[BEGIN Extract to read]
Grandpa Graf's (also known as Graf's Root Beer, Graf's, or Gran'pa Graf's) is a carbonated soft drink that can presently be purchased in eastern and northern Wisconsin groceries.  The beverage is a root beer flavored drink that originated in 1873 from John Graf.

History
The origins of Grandpa Graf's root beer date back to 1873, when John Graf Sr first brewed the root beer and beer on S. 22nd Street and West Greenfield Avenue. in Milwaukee. In the 1930s, Graf's moved to S. 41st Street and W. Greenfield Ave. in West Milwaukee.
In the early years,  Graf then formed his own company, Graf Beverages, which produced a variety of soft drinks.  Graf continued to brew soft drinks, but his root beer is remembered the most. Graf's image is still on the can of root beer. His legacy was passed onto his son after his death in 1930, when his daughter, Sylvia Graf, assumed presidency of the company. When she died in 1963, Lawrie O. Graf took over the company. Lawrie Graf was known for his creative engineering skills and his education in chemistry at Marquette University, and helped the company achieve a national status. Lawrie Graf continued to run the company until 1968, when he sold the company to P & V Atlas.

P & V Atlas  sold Graf products to Canada Dry, which, in turn, sold Graf to A. J. Canfield in 1984. Canfield was subsequently purchased by Select Beverages, which was later purchased by the Dr Pepper Snapple Group.

Availability
Grandpa Graf's is currently sold in northern, eastern, and southern Wisconsin (most abundant in Milwaukee). Canfield ships it to Minnesota, Michigan, and Chicago.
[END Extract to read]
[BEGIN Raw data]
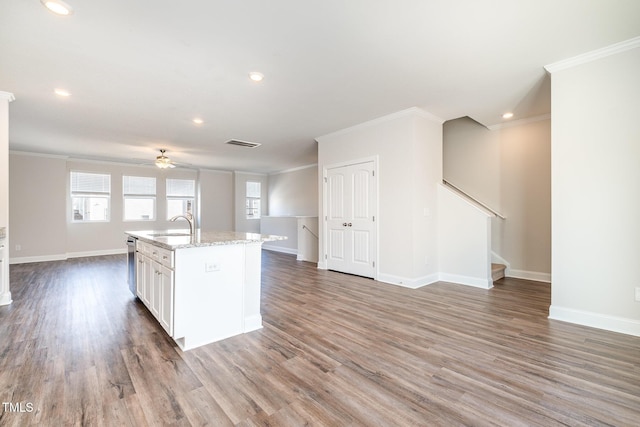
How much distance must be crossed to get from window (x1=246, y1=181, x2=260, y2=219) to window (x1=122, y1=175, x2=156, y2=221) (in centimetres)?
[END Raw data]
Exercise >> Pick up the Grandpa Graf's root beer article above after its final sentence and continue it.

Task output >>
The Grandpa
In its early days, Grandpa Graf's was called "Graf's Root Beer". Lawrie Graf renamed it "Grandpa Graf's" and gave it the logo of John Graf Senior's face. He enlisted the aid of cartoonist Sid Stone to create the caricature of his grandfather.

The soda was also produced in glass bottles, which carried the same image that is on the can today. The glass bottled root beer was not as popular as the canned products.

Achievements
Grandpa Graf's was known in the 1940s to 1960s for its "new" styles and flavors. According to a 1946 news report, Graf's was producing eight freight car loads of carbonated bottled water or soda every day. Grandpa Graf's was at its peak in the mid- to late-1950s.  The company was among the first to use flat-top cans and also introduced sugar-free sodas. It was one of the first to use the quart bottle, also known as the "family" size bottle, and was one of the first to experiment with the twist-cap bottle.  Graf's won awards in the 1940s, 1950s, and 1960s.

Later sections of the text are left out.